Es dauerte nur eine Sekunde, bis ich begriffen hatte, dass niemand der Frau zur Hilfe eilen würde. Und das, obwohl mehrere Leute in dem Bus saßen und haufenweise Passanten vorbeieilten.
Ohne zu zögern rannte ich los, packte den Rollator und setzte ihn auf dem Bürgersteig ab. Dann reichte ich der Frau meine Hände, die sie sogleich in ihre nahm, und gab ihr Halt, sodass sie die Stufe hinabsteigen konnte.

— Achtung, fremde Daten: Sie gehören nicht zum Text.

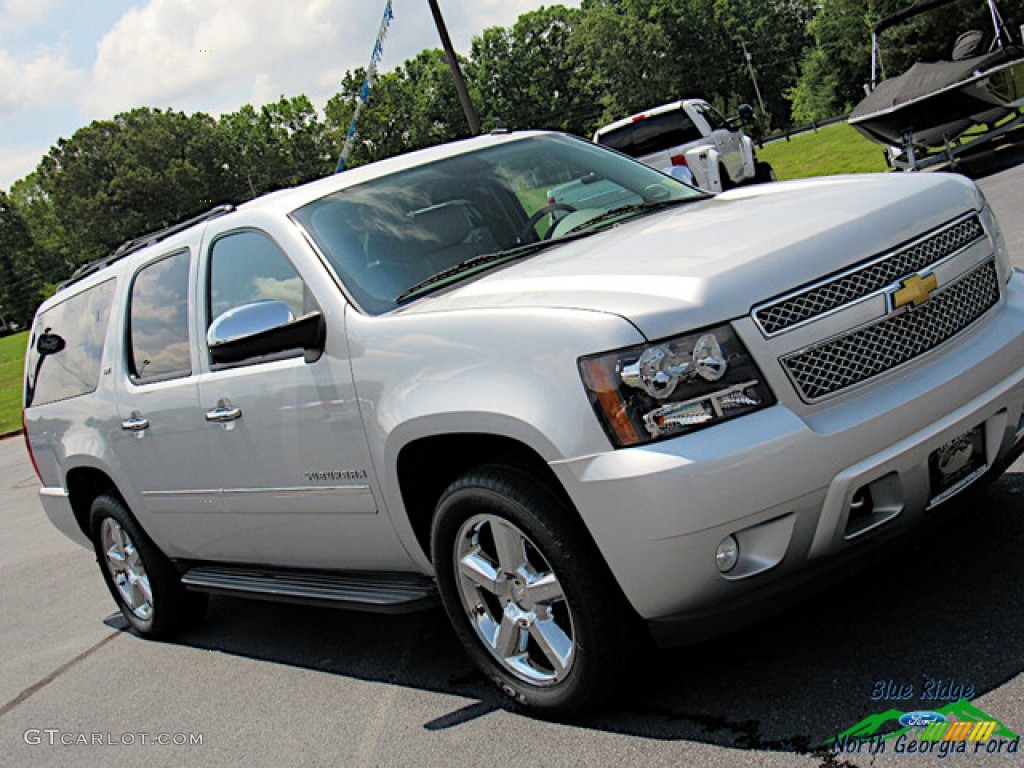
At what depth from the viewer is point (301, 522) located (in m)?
4.39

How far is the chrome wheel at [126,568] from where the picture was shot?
585 cm

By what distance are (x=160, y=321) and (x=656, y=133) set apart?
46.3 feet

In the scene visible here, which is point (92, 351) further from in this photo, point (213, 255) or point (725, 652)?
point (725, 652)

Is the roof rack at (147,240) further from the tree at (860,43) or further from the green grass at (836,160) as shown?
the tree at (860,43)

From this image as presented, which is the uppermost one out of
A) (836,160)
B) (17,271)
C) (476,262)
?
(17,271)

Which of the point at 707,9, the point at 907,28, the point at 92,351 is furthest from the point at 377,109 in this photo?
the point at 92,351

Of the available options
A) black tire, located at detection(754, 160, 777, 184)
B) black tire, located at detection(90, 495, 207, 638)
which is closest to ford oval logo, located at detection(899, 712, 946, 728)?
black tire, located at detection(90, 495, 207, 638)

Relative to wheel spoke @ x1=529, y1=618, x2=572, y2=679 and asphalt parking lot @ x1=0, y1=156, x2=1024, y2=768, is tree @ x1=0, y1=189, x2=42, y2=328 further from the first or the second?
wheel spoke @ x1=529, y1=618, x2=572, y2=679

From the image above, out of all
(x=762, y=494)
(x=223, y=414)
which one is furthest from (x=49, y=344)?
(x=762, y=494)

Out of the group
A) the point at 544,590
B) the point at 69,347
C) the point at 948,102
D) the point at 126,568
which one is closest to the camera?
the point at 544,590

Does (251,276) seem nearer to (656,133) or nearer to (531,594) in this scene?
(531,594)

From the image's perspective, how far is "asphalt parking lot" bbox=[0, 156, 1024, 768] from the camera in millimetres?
3178

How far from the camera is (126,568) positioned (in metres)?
5.98

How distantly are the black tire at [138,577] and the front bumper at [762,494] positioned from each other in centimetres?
326
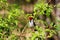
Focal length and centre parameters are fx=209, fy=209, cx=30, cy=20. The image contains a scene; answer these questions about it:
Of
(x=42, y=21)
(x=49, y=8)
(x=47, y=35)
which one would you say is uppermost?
(x=49, y=8)

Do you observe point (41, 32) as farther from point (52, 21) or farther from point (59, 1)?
point (59, 1)

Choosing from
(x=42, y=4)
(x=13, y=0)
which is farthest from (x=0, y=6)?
(x=42, y=4)

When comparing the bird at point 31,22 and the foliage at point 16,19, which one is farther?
the bird at point 31,22

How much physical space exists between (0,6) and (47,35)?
742 mm

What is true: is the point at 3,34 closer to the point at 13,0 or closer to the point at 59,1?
the point at 13,0

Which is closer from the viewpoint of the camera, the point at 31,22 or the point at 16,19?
the point at 31,22

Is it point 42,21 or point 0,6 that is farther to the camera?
point 0,6

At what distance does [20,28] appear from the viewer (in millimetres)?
2621

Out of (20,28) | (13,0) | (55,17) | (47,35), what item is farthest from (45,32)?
(13,0)

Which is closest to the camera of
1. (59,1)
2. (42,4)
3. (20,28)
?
(59,1)

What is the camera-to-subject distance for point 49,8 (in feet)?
7.93

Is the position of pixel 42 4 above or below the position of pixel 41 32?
above

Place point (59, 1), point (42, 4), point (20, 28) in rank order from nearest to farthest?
1. point (59, 1)
2. point (42, 4)
3. point (20, 28)

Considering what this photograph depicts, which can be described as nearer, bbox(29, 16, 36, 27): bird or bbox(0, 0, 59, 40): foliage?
bbox(0, 0, 59, 40): foliage
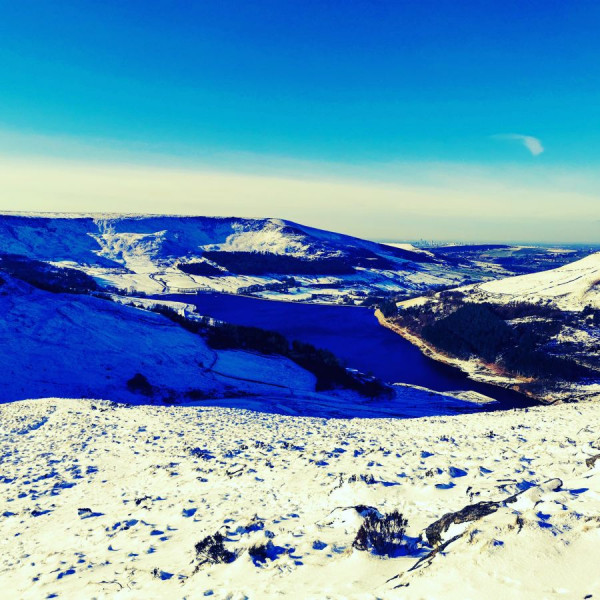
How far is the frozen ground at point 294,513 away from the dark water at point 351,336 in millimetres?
59885

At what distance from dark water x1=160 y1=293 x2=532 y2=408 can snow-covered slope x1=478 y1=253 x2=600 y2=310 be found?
5081 centimetres

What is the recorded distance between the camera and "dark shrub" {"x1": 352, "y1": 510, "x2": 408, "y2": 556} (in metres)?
7.80

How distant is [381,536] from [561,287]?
532 feet

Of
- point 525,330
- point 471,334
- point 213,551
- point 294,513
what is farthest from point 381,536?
point 525,330

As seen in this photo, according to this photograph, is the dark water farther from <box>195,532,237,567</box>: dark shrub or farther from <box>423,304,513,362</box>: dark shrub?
<box>195,532,237,567</box>: dark shrub

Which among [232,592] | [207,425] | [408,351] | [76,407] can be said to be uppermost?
[232,592]

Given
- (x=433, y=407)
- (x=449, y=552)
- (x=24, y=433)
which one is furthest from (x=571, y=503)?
(x=433, y=407)

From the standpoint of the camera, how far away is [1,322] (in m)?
56.0

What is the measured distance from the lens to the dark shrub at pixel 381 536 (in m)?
7.80

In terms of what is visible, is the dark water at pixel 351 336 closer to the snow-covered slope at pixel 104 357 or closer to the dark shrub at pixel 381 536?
the snow-covered slope at pixel 104 357

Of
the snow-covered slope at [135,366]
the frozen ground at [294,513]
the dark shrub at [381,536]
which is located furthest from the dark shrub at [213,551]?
the snow-covered slope at [135,366]

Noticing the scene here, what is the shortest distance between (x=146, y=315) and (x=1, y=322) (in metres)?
23.3

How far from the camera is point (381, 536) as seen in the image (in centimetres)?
795

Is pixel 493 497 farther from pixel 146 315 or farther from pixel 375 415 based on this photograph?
Answer: pixel 146 315
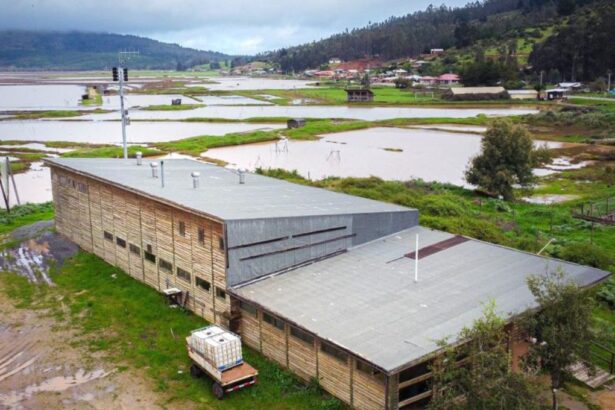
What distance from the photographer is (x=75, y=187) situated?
98.7 ft

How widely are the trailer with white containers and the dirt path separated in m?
1.72

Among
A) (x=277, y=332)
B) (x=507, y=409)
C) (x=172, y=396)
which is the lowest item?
(x=172, y=396)

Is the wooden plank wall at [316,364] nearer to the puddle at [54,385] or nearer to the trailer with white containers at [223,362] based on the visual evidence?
the trailer with white containers at [223,362]

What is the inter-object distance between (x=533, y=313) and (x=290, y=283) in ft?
25.6

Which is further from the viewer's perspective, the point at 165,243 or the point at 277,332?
the point at 165,243

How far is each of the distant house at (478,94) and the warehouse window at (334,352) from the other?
361 feet

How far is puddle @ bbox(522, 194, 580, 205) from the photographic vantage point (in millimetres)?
42281

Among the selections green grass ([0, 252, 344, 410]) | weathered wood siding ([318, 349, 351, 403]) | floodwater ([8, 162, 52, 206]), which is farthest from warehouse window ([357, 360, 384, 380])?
floodwater ([8, 162, 52, 206])

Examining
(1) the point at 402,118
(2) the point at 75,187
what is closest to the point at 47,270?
(2) the point at 75,187

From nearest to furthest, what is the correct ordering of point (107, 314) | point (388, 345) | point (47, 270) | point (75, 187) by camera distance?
point (388, 345)
point (107, 314)
point (47, 270)
point (75, 187)

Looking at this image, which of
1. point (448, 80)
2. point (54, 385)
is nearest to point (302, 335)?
point (54, 385)

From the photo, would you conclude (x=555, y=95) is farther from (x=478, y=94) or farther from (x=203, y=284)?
(x=203, y=284)

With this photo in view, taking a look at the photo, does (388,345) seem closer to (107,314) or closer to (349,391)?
(349,391)

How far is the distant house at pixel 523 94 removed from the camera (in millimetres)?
115938
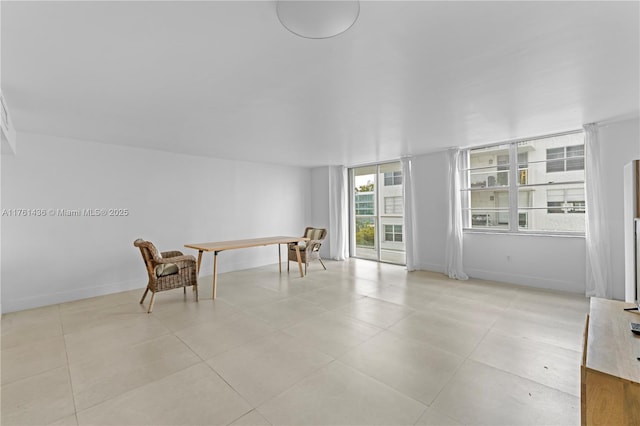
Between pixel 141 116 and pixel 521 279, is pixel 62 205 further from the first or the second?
pixel 521 279

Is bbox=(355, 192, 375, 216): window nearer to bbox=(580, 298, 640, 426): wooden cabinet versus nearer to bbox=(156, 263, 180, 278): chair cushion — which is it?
bbox=(156, 263, 180, 278): chair cushion

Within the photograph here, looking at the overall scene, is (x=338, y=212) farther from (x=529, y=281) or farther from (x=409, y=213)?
(x=529, y=281)

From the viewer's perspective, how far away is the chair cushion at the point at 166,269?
3770 millimetres

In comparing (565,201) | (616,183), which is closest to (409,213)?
(565,201)

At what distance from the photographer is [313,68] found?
2.16 metres

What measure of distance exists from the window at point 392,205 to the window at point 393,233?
1.20 ft

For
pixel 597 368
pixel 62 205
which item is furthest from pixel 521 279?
pixel 62 205

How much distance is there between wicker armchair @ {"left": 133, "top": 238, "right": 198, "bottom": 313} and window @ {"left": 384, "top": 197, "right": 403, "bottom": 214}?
180 inches

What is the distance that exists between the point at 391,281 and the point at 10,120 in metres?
5.62

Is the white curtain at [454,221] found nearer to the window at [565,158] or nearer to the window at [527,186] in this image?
the window at [527,186]

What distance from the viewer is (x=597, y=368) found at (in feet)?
3.64

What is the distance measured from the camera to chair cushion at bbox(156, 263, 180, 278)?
3770 millimetres

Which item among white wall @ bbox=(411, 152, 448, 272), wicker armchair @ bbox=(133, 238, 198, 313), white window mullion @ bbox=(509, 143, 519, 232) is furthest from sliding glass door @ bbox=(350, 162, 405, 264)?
wicker armchair @ bbox=(133, 238, 198, 313)

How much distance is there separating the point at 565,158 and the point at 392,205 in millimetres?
3292
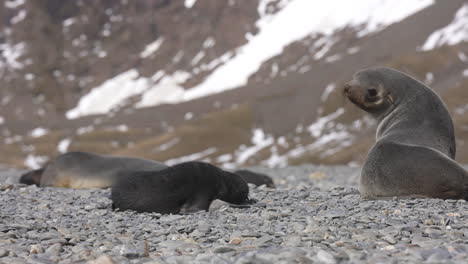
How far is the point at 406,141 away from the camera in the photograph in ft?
36.8

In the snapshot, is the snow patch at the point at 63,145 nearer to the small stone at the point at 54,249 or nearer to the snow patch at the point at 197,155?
the snow patch at the point at 197,155

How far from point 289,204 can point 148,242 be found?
425cm

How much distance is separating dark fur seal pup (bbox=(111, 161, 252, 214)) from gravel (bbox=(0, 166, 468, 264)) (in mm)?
278

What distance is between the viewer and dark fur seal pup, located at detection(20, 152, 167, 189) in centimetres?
1610

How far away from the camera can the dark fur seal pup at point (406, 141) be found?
10305 mm

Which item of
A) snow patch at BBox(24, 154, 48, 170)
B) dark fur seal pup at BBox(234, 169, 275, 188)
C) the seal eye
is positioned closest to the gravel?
the seal eye

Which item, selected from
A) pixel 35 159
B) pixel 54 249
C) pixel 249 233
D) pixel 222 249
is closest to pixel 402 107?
pixel 249 233

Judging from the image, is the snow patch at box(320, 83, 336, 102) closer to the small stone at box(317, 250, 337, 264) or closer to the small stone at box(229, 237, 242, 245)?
the small stone at box(229, 237, 242, 245)

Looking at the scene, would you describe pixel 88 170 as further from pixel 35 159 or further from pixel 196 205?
pixel 35 159

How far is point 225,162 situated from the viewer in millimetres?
125625

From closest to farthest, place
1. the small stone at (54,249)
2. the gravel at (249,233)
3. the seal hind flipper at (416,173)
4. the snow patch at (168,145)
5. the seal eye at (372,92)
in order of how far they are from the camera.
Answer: the gravel at (249,233) → the small stone at (54,249) → the seal hind flipper at (416,173) → the seal eye at (372,92) → the snow patch at (168,145)

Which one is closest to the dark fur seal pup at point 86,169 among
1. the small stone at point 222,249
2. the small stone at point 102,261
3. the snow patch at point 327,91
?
the small stone at point 222,249

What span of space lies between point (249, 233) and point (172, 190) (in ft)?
10.6

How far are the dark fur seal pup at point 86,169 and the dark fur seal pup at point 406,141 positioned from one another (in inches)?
248
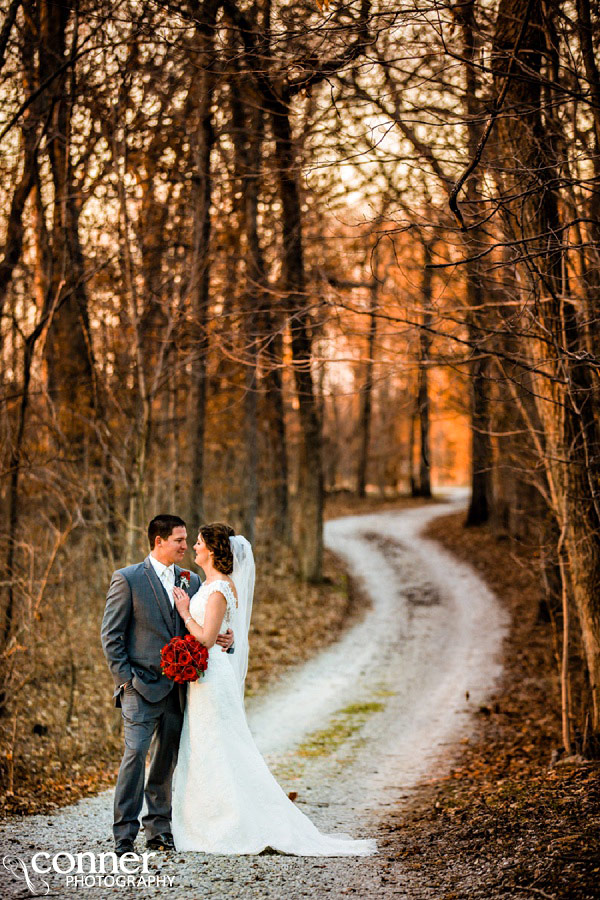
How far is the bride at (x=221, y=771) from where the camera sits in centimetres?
554

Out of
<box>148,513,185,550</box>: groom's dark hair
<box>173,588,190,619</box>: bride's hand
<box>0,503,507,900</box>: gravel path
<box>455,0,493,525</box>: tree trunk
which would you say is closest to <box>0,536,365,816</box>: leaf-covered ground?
<box>0,503,507,900</box>: gravel path

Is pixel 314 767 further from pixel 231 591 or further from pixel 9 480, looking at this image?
pixel 9 480

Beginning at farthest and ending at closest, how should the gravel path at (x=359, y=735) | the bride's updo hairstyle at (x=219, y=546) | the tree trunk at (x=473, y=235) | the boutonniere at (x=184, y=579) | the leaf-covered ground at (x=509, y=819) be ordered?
1. the tree trunk at (x=473, y=235)
2. the boutonniere at (x=184, y=579)
3. the bride's updo hairstyle at (x=219, y=546)
4. the gravel path at (x=359, y=735)
5. the leaf-covered ground at (x=509, y=819)

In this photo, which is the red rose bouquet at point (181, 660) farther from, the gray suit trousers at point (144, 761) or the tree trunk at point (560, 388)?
the tree trunk at point (560, 388)

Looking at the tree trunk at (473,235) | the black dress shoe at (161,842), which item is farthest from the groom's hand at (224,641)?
the tree trunk at (473,235)

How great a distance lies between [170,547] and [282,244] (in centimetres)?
1354

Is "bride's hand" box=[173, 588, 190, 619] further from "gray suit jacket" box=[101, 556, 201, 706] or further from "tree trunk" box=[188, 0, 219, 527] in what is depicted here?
"tree trunk" box=[188, 0, 219, 527]

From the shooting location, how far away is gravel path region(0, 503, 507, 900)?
5.02 metres

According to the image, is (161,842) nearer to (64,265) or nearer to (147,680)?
A: (147,680)

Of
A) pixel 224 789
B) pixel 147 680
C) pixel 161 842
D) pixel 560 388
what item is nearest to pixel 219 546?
pixel 147 680

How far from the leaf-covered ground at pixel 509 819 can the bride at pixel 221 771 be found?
26.5 inches

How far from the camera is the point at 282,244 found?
60.0 feet

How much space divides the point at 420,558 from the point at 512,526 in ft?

»Ich danke dir«, sagte sie atemlos, als sie wieder festen Boden unter den Füßen hatte. »Durch Menschen wie dich wird die Welt zu einem besseren Ort.«
Ich sah sie an und aus ihren Augen sprach echte Dankbarkeit.
Und in diesem Augenblick wurde mir klar, dass es im Leben um etwas ganz anderes geht, als darum, die großen Probleme der Welt alleine zu lösen.
Ich als Individuum kann nur einen kleinen Beitrag zur Verhinderung des Klimawandels leisten. Und das ist okay. Denn ich muss keine Wunder vollbringen, um etwas Gutes zu tun. Manchmal genügen schon kleine Gesten, um einem Menschen ein besseres Leben zu bereiten. Denn egal, wie klein und unbedeutend man sich manchmal fühlen mag:
An jenem Tag habe ich gelernt, dass man nie zu wenig ist, um gut zu sein.